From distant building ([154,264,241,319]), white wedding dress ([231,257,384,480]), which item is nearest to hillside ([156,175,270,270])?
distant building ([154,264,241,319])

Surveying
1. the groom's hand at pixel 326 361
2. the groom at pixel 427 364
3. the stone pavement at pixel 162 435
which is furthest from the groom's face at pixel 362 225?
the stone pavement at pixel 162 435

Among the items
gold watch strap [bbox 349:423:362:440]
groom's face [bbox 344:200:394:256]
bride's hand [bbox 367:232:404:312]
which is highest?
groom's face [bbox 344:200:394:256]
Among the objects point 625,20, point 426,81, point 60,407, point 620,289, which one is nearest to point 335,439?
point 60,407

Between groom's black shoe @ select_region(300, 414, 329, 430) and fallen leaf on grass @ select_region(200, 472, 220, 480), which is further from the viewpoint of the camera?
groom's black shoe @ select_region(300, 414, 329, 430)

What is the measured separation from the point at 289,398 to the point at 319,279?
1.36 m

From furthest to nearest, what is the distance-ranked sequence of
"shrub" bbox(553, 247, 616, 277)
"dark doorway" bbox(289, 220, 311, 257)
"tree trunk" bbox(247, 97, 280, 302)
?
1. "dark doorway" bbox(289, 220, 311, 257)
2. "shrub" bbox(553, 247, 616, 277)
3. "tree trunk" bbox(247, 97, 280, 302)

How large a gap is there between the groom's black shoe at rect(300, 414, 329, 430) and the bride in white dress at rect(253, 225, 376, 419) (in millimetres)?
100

··········

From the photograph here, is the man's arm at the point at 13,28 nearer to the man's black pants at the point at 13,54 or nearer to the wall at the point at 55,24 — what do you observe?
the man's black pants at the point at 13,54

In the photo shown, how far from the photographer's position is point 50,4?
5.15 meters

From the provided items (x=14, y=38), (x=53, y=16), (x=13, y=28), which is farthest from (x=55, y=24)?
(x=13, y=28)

··········

__What you need to do__: Please return, character for character, the material above, starting at the line that contains "From the photograph here, is" and stopping after the line that contains "5.15 meters", with both of those lines included.

__Answer to the problem__:
From the photograph here, is the man's arm at the point at 13,28 nearer to the man's black pants at the point at 13,54 or nearer to the wall at the point at 55,24 — what do you observe?
the man's black pants at the point at 13,54

In the photo shown, how far from the photographer's position is point 50,4?
5.15 meters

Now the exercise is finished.